··· INFORMATION PROVIDED ···

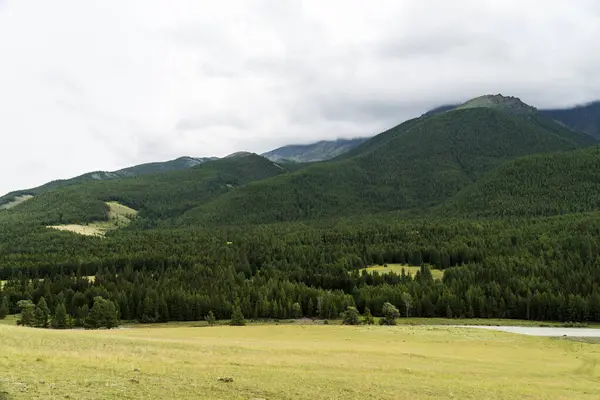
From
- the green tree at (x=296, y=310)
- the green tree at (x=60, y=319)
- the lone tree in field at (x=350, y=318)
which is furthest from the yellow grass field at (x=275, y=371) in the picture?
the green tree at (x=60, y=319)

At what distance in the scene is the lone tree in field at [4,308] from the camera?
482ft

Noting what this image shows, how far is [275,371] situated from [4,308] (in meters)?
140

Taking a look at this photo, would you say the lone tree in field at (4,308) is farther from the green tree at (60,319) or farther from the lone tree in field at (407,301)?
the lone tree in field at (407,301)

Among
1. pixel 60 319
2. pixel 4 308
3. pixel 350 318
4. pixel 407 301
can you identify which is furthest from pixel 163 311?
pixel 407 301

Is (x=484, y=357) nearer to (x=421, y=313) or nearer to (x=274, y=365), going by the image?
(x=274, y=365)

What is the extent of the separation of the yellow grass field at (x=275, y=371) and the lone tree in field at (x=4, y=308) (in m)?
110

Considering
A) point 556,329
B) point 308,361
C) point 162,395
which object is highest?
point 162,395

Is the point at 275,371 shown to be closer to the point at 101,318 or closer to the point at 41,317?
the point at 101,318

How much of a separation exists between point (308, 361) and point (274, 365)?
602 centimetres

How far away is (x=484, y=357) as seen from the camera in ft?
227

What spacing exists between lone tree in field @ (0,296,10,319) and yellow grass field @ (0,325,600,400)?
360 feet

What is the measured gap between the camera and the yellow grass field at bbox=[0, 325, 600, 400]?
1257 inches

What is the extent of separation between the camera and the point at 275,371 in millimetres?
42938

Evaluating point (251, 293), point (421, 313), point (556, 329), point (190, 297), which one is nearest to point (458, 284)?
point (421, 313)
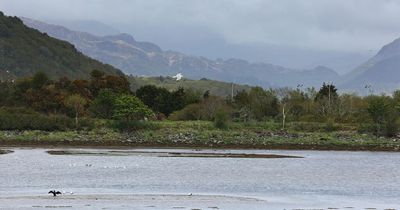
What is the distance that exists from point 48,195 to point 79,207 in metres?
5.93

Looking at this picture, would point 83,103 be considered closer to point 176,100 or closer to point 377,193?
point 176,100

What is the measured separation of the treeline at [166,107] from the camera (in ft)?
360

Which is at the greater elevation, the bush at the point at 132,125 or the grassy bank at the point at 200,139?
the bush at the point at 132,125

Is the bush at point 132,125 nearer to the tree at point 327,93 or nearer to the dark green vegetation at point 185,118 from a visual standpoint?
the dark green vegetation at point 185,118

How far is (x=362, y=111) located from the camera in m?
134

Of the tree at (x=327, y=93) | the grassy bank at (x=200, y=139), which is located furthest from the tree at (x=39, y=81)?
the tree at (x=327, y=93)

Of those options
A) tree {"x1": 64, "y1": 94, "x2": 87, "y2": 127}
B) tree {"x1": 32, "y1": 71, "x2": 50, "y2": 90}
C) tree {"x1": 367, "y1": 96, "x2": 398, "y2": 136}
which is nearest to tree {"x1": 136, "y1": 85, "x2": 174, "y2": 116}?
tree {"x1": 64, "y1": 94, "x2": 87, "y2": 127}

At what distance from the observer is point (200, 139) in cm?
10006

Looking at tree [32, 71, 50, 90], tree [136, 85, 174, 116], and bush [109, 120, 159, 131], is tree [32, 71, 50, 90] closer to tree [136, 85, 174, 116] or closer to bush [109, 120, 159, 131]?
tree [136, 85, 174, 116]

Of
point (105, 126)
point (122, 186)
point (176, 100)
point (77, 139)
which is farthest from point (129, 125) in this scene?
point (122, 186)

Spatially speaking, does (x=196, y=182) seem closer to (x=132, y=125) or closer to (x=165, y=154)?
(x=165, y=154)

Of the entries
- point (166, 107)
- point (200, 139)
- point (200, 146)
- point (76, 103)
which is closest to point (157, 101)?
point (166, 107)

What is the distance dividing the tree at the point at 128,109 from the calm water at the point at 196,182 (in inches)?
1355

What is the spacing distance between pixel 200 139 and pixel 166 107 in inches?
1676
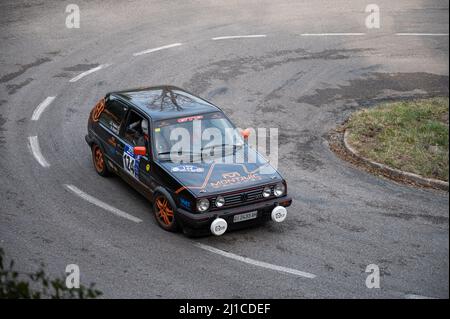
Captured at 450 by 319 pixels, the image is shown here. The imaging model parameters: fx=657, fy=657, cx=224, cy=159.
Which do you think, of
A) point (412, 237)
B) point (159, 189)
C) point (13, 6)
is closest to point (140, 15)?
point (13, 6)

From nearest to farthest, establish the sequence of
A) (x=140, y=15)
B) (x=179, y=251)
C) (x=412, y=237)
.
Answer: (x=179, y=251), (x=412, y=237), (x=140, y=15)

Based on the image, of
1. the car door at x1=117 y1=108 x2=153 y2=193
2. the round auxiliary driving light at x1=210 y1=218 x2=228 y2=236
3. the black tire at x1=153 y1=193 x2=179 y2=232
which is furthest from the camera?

···

■ REQUIREMENT: Please transcribe the material above exactly as written. Leave the pictures out.

■ CORRECT RESPONSE:
From
- the green tree at (x=296, y=310)
- the green tree at (x=60, y=319)
- the lone tree in field at (x=350, y=318)
which is furthest from the yellow grass field at (x=275, y=371) in the picture?
the green tree at (x=60, y=319)

At what distance in the scene is the lone tree in field at [4,308] from the camera?
482ft

Noting what this image shows, how far is [275,371] situated from [4,308] (in meters)?
140

Taking a look at this photo, would you say the lone tree in field at (4,308) is farther from the green tree at (60,319) or farther from the lone tree in field at (407,301)?
the lone tree in field at (407,301)

Among
1. pixel 60 319
2. pixel 4 308
3. pixel 350 318
4. pixel 407 301
can you identify which is furthest from pixel 163 311?
pixel 407 301

Is (x=484, y=357) nearer to (x=421, y=313) or nearer to (x=274, y=365), going by the image?
(x=274, y=365)

What is the extent of the separation of the yellow grass field at (x=275, y=371) and the lone tree in field at (x=4, y=308) (in m)?
110

Considering
A) point 556,329
B) point 308,361
C) point 162,395
which object is highest?
point 162,395

Is the point at 275,371 shown to be closer to the point at 101,318 or closer to the point at 41,317?
the point at 101,318

How much of a separation exists between point (308, 361) and point (274, 365)?
602 centimetres

How far away is (x=484, y=357) as seen from the camera in ft?
227

What spacing exists between lone tree in field @ (0,296,10,319) and yellow grass field @ (0,325,600,400)?
360 feet

What is the measured gap between the camera and the yellow grass field at bbox=[0, 325, 600, 400]?
1257 inches

What is the extent of separation between the camera and the point at 275,371 in millimetres?
42938

Evaluating point (251, 293), point (421, 313), point (556, 329), point (190, 297), which one is nearest to point (458, 284)?
point (421, 313)
What is the distance that exists from point 48,195 to point 79,207 in metres?
5.93

Looking at this picture, would point 83,103 be considered closer to point 176,100 or closer to point 377,193?
point 176,100

What is the measured separation of the treeline at [166,107] from the camera (in ft)?
360

Which is at the greater elevation, the bush at the point at 132,125 or the grassy bank at the point at 200,139?
the bush at the point at 132,125

Is the bush at point 132,125 nearer to the tree at point 327,93 or nearer to the dark green vegetation at point 185,118 from a visual standpoint?
the dark green vegetation at point 185,118

How far is (x=362, y=111) located from the camera in m?
134

Of the tree at (x=327, y=93) | the grassy bank at (x=200, y=139), which is located furthest from the tree at (x=39, y=81)?
the tree at (x=327, y=93)

Of those options
A) tree {"x1": 64, "y1": 94, "x2": 87, "y2": 127}
B) tree {"x1": 32, "y1": 71, "x2": 50, "y2": 90}
C) tree {"x1": 367, "y1": 96, "x2": 398, "y2": 136}
which is nearest to tree {"x1": 136, "y1": 85, "x2": 174, "y2": 116}?
tree {"x1": 64, "y1": 94, "x2": 87, "y2": 127}

At what distance from the observer is point (200, 139) in cm?
10006

Looking at tree [32, 71, 50, 90], tree [136, 85, 174, 116], and bush [109, 120, 159, 131], is tree [32, 71, 50, 90] closer to tree [136, 85, 174, 116] or closer to bush [109, 120, 159, 131]?
tree [136, 85, 174, 116]

Of
point (105, 126)
point (122, 186)
point (176, 100)
point (77, 139)
which is farthest from point (129, 125) in this scene?
point (122, 186)

Spatially speaking, does (x=196, y=182) seem closer to (x=132, y=125) or closer to (x=165, y=154)?
(x=165, y=154)

Of the entries
- point (166, 107)
- point (200, 139)
- point (200, 146)
- point (76, 103)
which is closest to point (157, 101)?
point (166, 107)

What is the distance dividing the tree at the point at 128,109 from the calm water at the point at 196,182 (in inches)?
1355

What is the spacing distance between pixel 200 139 and pixel 166 107 in inches?
1676
Captured at 450 by 319 pixels, the image is shown here. The imaging model parameters: fx=657, fy=657, cx=224, cy=159.
Which do you think, of
A) point (412, 237)
B) point (159, 189)
C) point (13, 6)
is closest to point (140, 15)?
point (13, 6)

From nearest to farthest, establish the sequence of
A) (x=140, y=15)
B) (x=179, y=251)
C) (x=412, y=237)
.
Answer: (x=179, y=251), (x=412, y=237), (x=140, y=15)

Based on the image, of
1. the car door at x1=117 y1=108 x2=153 y2=193
2. the round auxiliary driving light at x1=210 y1=218 x2=228 y2=236
3. the black tire at x1=153 y1=193 x2=179 y2=232
which is furthest from the camera?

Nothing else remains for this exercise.